A directory is a structured object and is recursively defined. JSON is similar in this regard. Therefore, a directory can be represented in JSON.

JSON is essentially a string, so it can be stored in any database or simply in a file.

In this case, the operations on the directory structure are consistent with those of file system. So, the time complexity of the operations is low. Since operations are performed in memory, performance is good.

The drawbacks of this approach are that when the directory tree is large, (1) the conversion time between strings and objects increases; (2) memory usage increases; (3) network overhead between the client and server, and between the server and database, becomes excessive.
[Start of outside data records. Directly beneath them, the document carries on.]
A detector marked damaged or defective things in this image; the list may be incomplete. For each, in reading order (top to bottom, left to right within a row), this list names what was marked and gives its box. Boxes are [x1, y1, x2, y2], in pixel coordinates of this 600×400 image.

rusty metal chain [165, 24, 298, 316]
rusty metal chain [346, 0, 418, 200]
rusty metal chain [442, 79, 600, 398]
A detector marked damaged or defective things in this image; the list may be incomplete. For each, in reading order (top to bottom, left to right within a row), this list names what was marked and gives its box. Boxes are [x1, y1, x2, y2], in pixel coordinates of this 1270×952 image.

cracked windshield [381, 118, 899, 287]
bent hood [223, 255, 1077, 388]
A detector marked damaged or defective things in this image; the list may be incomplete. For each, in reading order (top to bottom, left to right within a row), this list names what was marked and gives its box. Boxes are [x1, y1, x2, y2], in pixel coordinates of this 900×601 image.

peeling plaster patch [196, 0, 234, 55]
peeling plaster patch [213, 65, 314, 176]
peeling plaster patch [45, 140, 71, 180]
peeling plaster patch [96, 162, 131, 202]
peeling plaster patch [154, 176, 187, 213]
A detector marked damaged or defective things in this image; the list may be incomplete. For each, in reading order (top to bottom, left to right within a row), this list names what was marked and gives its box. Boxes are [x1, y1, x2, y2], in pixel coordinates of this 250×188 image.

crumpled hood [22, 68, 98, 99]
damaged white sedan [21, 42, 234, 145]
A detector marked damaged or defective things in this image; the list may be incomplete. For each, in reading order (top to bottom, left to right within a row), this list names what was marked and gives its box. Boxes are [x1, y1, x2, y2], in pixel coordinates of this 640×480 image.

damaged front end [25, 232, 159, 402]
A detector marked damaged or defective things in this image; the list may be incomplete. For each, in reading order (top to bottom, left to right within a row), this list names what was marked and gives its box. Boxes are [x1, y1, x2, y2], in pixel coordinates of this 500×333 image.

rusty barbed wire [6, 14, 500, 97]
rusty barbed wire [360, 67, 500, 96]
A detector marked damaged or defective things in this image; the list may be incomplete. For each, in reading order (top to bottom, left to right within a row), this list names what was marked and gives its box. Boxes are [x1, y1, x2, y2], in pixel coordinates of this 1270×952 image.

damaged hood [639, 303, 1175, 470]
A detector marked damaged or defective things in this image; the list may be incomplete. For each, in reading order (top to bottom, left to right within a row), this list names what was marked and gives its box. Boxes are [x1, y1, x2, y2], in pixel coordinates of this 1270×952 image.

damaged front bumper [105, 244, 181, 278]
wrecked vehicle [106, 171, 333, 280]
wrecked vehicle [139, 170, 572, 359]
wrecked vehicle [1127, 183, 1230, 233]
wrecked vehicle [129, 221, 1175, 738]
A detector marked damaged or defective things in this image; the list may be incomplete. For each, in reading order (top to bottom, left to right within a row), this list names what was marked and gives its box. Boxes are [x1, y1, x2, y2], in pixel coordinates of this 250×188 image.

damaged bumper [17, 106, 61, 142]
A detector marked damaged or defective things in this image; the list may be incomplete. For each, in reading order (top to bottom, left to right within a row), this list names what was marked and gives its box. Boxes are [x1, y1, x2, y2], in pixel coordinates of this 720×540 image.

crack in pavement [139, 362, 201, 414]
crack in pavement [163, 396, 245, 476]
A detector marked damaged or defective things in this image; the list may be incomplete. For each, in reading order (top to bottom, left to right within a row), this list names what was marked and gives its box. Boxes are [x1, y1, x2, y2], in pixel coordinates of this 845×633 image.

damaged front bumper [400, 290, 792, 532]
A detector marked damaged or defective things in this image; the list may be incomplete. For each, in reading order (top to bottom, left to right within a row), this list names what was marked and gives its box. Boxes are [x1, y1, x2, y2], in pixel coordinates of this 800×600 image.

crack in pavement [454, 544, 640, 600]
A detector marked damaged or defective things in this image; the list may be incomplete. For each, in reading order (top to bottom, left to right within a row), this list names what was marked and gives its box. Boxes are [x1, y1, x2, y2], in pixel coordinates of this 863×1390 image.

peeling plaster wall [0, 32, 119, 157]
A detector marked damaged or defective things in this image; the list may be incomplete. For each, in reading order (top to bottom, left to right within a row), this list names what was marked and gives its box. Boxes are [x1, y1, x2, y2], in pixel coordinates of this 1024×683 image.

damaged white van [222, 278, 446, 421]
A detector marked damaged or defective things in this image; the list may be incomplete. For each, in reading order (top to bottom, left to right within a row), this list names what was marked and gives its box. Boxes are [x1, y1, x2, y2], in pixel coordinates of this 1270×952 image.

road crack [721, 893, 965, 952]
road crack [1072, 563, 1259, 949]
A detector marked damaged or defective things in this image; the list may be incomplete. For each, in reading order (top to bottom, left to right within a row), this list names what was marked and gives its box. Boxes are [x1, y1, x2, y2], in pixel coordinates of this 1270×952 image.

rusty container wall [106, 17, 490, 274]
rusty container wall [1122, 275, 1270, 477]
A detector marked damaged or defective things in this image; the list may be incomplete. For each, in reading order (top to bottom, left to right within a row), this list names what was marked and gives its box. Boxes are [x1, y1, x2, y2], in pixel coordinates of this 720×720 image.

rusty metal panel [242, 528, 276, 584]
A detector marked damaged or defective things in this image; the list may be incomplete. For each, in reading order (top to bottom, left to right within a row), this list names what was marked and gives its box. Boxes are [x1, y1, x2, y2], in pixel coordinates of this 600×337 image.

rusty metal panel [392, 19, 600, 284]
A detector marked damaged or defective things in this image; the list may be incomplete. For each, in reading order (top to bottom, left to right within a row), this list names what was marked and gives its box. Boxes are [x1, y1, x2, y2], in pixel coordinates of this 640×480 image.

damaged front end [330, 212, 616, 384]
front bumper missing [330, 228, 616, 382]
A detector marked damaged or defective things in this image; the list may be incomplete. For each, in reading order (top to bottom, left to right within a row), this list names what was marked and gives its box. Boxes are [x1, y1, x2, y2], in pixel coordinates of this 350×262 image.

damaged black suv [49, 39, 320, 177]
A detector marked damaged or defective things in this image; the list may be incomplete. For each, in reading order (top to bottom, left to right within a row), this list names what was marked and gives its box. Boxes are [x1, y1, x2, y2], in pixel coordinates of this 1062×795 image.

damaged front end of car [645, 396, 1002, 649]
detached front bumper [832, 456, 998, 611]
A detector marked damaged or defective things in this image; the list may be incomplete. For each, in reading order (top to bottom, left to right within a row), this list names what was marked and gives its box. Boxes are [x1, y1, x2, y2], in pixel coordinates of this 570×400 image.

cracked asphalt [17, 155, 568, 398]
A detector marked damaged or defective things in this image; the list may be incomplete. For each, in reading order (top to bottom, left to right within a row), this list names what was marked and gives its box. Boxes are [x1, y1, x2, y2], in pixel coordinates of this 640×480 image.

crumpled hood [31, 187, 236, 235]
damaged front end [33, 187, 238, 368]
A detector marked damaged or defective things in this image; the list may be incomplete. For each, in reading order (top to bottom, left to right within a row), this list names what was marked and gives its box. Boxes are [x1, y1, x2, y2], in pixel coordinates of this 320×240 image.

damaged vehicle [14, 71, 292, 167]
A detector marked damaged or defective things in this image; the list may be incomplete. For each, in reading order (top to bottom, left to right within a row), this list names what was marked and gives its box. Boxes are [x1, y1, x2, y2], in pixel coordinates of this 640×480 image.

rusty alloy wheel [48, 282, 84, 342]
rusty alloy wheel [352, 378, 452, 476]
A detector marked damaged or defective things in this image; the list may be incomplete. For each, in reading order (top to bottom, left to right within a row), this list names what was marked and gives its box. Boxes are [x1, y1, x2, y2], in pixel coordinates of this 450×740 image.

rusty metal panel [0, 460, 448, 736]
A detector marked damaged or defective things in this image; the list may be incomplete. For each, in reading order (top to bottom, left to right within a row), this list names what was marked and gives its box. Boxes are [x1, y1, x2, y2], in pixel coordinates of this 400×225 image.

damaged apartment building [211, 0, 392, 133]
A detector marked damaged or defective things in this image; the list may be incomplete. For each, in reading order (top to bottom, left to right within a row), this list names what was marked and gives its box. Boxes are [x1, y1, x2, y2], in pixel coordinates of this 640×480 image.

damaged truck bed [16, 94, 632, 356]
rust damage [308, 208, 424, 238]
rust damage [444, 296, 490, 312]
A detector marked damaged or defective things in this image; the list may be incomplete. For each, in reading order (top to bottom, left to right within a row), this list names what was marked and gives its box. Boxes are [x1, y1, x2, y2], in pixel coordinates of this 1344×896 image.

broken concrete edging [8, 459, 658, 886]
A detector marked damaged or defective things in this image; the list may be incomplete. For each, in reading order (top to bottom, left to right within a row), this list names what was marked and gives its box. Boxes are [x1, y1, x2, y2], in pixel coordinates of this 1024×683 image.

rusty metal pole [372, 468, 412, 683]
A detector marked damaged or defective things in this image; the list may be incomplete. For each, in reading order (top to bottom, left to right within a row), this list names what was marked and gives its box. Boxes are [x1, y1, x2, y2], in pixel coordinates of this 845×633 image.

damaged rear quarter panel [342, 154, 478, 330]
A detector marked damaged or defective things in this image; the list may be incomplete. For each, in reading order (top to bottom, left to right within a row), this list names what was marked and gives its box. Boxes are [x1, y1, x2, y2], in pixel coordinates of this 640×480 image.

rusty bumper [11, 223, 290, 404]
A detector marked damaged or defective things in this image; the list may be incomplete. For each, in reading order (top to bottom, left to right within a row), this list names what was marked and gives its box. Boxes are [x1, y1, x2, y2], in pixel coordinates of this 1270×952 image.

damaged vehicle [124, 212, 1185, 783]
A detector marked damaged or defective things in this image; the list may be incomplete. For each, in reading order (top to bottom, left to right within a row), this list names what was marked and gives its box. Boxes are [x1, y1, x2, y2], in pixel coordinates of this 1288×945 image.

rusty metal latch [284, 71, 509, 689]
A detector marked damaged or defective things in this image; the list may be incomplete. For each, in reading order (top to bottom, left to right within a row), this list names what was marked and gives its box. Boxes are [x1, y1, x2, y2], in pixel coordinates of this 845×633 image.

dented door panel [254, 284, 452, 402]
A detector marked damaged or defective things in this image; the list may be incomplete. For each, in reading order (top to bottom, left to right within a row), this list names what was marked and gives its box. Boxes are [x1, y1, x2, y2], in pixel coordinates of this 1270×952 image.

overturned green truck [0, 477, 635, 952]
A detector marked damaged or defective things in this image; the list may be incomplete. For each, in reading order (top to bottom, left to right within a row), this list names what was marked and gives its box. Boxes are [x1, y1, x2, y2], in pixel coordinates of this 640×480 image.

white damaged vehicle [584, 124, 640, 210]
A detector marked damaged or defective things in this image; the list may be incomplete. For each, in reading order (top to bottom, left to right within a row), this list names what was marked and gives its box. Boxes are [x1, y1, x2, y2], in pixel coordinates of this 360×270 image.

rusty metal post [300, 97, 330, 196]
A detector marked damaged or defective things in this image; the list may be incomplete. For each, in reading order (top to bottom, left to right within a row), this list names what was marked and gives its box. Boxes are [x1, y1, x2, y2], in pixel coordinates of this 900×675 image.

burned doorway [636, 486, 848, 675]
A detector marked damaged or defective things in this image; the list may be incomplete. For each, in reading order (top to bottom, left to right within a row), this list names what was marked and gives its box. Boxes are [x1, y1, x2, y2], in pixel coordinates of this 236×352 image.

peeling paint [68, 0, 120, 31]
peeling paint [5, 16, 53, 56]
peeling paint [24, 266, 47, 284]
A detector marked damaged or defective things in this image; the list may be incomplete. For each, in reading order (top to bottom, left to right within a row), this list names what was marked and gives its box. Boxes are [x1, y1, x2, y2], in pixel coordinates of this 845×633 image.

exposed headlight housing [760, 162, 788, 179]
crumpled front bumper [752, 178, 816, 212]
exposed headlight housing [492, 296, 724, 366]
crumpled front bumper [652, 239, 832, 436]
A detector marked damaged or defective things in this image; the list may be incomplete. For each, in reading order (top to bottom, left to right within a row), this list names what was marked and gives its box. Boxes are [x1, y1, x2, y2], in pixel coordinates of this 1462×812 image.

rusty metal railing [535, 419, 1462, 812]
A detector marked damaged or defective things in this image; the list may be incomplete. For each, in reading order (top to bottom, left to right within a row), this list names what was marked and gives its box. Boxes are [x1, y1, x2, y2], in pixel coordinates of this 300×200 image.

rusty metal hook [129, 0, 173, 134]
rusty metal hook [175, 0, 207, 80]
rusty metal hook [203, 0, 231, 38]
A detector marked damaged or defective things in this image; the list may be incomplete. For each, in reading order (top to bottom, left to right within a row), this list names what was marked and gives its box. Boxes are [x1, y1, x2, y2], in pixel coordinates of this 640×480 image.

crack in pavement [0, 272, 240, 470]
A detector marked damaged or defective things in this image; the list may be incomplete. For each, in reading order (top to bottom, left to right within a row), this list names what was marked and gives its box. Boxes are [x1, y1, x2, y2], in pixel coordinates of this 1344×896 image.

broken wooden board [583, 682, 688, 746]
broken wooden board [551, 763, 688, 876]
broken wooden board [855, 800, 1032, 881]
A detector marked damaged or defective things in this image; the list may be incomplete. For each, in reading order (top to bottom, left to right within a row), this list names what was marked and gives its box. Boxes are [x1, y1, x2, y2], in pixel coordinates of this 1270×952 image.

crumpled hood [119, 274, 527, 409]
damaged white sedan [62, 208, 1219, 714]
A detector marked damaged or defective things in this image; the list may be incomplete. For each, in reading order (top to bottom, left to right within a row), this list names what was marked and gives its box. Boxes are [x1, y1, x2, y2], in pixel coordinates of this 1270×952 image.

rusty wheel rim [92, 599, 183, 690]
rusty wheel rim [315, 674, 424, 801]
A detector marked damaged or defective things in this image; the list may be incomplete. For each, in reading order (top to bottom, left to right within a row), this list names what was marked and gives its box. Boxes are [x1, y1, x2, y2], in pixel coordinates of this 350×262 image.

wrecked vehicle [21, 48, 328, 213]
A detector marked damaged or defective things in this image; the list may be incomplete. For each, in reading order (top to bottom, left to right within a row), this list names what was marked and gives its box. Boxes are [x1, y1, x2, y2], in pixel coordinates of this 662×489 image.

The third issue is the main drawback of the JSON solution in a C/S architecture, making it inferior to the RDBMS solution:

If the directory tree is small, both RDBMS and JSON can be used.
If the directory tree is large, with most selects and few updates, RDBMS is better.
If the directory tree is large and updates are frequent, although JSON is faster for in-memory operations, frequent network communication and large network packets lead to high bandwidth usage, potentially making the overall performance worse than RDBMS.

However, for a local database of a program, JSON is undoubtedly the best choice.

Conclusion

The issue of how to store tree-structured data (such as a file directory) in an RDBMS was actually discussed and concluded thoroughly between 2005 and 2010. From today’s perspective, the rise of NoSQL seems to obscure the essence of this problem, leading me to detour in exploring this issue.

At the same time, a database is also a component. Just as we wouldn’t introduce a new NoSQL database solely to store a directory structure, if we only need to store a directory structure, we don’t even need to introduce a database and can directly use a JSON file.